For the first time, scientists observed the undebatable traces of the cosmic magnetism that is generated, at the periphery of galaxy clusters and cosmic filaments, when massive masses of plasma come towards the cosmic web

Simulated image of the cosmic web that shows the large-scale distribution of the intergalactic magnetic field (green lines) and radio emission from plasma shock waves (purple colors) (Credits: J. West, D. Wittor & F. Vazza). The box instead shows the real radio emission, obtained by adding the maps of hundreds of thousands of objects. (Credits: T. Vernstrom et al., Sc. Adv.)

Science Advances recently published a study - led by astronomer Tessa Vernstrom of the University of Western Australia (UWA), in which astrophysicists from the University of Bologna and the INAF of Bologna collaborated - that shows, for the first time, the presence of radio signals produced by giant shock waves of plasma masses in the cosmic web. These are the first undebatable traces of cosmic magnetism generated on the outskirts of galaxy clusters: the largest structures in the universe. An event predicted for decades in numerical simulations, but never directly observed, so far.

▶ [Given problem]:
Repeat the passage on cosmic magnetism from "For the first time, scientists" to "al., Sc. Adv.)", substituting "ionized gas" for "plasma". The material that follows is separate from the passage on cosmic magnetism above.

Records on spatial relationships
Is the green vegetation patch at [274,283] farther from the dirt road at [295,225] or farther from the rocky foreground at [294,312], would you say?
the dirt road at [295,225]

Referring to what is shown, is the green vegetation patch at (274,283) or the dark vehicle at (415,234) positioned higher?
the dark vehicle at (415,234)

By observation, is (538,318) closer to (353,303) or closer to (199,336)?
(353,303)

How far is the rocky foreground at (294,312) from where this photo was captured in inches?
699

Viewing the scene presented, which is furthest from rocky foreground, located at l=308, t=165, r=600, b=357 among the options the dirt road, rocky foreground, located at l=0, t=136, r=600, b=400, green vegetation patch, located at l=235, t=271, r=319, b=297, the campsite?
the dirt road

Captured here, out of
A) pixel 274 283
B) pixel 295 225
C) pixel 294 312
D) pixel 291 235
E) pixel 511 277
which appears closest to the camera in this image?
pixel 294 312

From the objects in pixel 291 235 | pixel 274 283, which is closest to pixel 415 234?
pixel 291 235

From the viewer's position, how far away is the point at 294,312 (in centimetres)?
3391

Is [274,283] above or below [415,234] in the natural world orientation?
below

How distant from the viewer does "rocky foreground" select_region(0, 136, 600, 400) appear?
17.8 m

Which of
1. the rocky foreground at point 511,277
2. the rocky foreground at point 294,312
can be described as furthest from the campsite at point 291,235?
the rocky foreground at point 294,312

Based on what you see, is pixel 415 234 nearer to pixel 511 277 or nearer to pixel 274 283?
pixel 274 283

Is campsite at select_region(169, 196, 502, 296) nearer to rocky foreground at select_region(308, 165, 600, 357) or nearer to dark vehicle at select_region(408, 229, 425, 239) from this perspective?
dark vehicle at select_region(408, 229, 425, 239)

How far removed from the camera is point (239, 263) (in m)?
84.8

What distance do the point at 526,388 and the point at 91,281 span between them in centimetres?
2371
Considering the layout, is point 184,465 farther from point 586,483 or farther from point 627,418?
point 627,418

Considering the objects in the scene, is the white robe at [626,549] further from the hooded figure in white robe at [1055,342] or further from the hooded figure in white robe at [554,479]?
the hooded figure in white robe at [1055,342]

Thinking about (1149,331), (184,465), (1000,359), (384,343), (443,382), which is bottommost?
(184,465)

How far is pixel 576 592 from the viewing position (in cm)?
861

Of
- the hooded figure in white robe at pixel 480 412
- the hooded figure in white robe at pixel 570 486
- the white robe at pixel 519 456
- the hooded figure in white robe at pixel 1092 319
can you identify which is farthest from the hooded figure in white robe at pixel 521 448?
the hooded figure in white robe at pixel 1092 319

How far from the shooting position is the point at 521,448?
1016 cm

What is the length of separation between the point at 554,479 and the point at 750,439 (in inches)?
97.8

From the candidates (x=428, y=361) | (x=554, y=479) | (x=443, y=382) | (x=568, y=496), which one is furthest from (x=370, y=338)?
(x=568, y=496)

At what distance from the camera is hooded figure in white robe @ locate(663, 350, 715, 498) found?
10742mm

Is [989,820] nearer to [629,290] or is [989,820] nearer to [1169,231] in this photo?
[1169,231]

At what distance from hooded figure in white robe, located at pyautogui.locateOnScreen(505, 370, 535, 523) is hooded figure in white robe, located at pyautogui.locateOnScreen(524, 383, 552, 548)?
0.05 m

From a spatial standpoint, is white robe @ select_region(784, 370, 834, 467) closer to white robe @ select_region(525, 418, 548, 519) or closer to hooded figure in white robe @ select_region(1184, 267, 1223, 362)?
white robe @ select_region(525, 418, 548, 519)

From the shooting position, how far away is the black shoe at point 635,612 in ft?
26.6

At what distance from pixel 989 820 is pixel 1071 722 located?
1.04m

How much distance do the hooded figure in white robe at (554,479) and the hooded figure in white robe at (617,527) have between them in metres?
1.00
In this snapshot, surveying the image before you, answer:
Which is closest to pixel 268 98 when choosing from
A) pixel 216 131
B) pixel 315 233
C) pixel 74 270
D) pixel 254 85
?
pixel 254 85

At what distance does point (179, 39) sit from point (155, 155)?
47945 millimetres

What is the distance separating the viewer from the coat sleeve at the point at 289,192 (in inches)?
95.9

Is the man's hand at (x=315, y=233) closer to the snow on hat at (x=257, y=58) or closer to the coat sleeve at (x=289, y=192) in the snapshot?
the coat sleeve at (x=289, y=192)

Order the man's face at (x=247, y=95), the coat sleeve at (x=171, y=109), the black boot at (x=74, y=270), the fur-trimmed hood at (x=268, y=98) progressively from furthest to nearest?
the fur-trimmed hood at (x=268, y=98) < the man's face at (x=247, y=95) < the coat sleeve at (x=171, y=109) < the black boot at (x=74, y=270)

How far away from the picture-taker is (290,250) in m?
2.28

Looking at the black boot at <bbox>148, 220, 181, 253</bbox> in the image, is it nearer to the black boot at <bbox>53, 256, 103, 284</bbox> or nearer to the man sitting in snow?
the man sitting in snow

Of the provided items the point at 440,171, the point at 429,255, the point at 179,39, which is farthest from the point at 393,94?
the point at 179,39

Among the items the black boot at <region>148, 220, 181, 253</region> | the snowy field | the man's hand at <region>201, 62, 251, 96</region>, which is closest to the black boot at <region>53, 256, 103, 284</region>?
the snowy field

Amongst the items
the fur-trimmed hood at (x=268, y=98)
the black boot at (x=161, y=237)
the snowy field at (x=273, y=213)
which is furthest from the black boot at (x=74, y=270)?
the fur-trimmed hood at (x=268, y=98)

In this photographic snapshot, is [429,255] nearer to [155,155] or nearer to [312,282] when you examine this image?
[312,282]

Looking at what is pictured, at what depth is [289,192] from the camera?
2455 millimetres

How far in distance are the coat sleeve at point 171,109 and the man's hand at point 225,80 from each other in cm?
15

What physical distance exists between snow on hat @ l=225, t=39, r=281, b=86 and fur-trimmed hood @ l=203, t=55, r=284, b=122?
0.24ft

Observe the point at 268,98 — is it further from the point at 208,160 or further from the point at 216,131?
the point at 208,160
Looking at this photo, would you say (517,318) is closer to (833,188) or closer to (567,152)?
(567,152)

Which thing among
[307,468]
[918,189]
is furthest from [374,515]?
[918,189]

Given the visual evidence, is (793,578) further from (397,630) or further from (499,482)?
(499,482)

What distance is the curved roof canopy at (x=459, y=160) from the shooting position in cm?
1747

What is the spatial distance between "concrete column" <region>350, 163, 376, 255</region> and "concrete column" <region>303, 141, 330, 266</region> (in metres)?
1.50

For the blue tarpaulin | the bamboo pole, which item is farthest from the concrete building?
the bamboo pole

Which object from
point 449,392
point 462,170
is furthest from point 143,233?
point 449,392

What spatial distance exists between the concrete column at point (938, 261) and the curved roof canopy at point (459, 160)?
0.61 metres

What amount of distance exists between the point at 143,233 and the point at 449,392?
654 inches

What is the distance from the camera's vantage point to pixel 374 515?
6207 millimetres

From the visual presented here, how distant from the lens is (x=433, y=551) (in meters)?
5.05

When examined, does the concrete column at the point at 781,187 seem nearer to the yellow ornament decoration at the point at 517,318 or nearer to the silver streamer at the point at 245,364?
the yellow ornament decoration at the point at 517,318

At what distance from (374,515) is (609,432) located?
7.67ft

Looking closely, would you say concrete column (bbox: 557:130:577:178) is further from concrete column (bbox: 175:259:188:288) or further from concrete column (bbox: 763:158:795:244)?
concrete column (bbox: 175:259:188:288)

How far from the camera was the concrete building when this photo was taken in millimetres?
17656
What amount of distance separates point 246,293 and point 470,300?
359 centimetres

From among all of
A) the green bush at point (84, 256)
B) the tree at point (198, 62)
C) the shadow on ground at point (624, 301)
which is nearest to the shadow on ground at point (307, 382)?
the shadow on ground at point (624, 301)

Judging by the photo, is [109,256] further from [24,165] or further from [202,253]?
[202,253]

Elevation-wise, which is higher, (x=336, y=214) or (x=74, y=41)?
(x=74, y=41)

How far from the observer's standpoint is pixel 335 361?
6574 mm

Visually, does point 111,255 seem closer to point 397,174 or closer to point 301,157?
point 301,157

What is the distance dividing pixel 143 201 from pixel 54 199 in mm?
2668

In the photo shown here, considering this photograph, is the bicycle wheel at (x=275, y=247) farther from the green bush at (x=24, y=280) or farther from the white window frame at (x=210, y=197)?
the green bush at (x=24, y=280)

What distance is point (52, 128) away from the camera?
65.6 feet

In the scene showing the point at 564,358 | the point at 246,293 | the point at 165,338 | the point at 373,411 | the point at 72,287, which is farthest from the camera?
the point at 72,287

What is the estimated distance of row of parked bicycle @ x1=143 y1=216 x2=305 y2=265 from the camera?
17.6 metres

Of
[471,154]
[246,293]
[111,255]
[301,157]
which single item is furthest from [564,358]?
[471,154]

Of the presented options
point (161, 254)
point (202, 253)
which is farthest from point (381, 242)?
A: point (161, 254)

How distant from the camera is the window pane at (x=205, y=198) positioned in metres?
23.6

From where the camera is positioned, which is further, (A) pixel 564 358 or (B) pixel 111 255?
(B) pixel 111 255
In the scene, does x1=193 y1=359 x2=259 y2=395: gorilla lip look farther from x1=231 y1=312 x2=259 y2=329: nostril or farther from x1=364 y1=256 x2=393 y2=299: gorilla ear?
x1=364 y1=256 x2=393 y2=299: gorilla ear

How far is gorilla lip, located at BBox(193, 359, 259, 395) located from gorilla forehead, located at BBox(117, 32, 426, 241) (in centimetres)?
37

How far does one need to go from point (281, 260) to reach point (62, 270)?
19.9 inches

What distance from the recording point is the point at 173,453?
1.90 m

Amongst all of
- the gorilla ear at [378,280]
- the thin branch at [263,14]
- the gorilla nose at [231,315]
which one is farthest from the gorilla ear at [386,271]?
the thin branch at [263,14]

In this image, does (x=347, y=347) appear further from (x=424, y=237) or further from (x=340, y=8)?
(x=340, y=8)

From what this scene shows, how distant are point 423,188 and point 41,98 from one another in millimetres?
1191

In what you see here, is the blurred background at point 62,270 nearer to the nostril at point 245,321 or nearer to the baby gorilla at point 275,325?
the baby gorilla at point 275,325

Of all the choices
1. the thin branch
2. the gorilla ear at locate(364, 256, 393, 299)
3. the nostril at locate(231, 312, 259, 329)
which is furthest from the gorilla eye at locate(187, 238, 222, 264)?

▶ [Answer]:
For the first time, scientists observed the undebatable traces of the cosmic magnetism that is generated, at the periphery of galaxy clusters and cosmic filaments, when massive masses of ionized gas come towards the cosmic web

Simulated image of the cosmic web that shows the large-scale distribution of the intergalactic magnetic field (green lines) and radio emission from ionized gas shock waves (purple colors) (Credits: J. West, D. Wittor & F. Vazza). The box instead shows the real radio emission, obtained by adding the maps of hundreds of thousands of objects. (Credits: T. Vernstrom et al., Sc. Adv.)